■ Task statement ■
Gather every line of the items below that contains the string "bounding". Treat uppercase and lowercase as different.

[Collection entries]
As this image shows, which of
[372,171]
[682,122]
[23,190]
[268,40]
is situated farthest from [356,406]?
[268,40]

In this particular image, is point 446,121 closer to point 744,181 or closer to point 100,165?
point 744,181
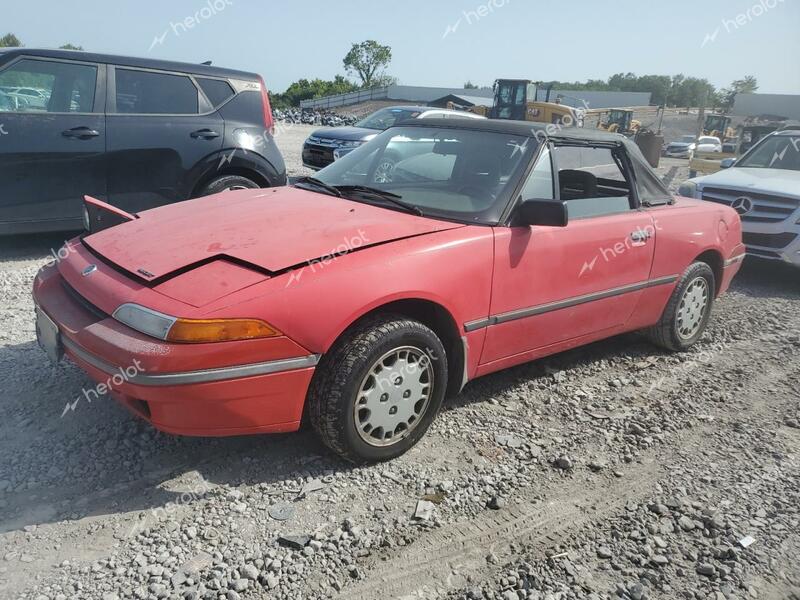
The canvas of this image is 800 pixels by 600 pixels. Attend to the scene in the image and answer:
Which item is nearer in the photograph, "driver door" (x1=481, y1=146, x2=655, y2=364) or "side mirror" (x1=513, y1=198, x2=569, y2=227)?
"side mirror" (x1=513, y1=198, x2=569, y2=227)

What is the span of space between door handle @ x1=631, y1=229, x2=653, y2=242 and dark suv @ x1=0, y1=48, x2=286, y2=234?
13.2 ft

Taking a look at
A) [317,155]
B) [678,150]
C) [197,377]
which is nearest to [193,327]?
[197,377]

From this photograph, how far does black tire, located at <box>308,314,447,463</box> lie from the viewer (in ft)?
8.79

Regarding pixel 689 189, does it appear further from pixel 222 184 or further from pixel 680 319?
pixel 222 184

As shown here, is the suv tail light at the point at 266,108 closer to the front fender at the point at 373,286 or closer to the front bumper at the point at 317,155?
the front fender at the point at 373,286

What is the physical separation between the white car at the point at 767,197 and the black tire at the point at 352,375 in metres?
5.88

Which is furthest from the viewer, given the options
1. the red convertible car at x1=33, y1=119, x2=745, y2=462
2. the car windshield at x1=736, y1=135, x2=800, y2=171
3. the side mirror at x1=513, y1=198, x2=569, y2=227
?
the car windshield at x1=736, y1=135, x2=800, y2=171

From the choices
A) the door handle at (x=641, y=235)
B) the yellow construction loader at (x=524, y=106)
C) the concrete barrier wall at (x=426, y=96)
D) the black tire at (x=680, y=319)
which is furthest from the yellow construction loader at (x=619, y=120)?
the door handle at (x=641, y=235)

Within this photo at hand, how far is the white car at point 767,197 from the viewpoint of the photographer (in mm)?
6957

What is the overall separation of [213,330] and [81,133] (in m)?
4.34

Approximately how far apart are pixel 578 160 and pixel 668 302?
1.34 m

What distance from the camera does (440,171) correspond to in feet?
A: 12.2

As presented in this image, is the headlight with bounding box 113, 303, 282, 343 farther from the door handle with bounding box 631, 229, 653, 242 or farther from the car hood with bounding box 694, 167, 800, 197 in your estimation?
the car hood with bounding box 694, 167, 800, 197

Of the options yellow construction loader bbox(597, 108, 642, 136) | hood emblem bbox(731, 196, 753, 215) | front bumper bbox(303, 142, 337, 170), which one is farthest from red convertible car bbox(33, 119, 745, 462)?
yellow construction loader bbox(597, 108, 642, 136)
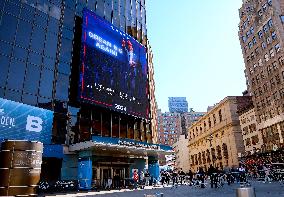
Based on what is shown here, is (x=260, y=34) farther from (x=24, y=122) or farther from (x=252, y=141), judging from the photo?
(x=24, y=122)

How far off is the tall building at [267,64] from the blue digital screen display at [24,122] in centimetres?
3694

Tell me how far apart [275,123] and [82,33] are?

■ Worked solution ■
As presented in this image, is the headlight with bounding box 113, 303, 282, 343 farther from the door handle with bounding box 631, 229, 653, 242 or farther from the car hood with bounding box 694, 167, 800, 197 in your estimation?
the car hood with bounding box 694, 167, 800, 197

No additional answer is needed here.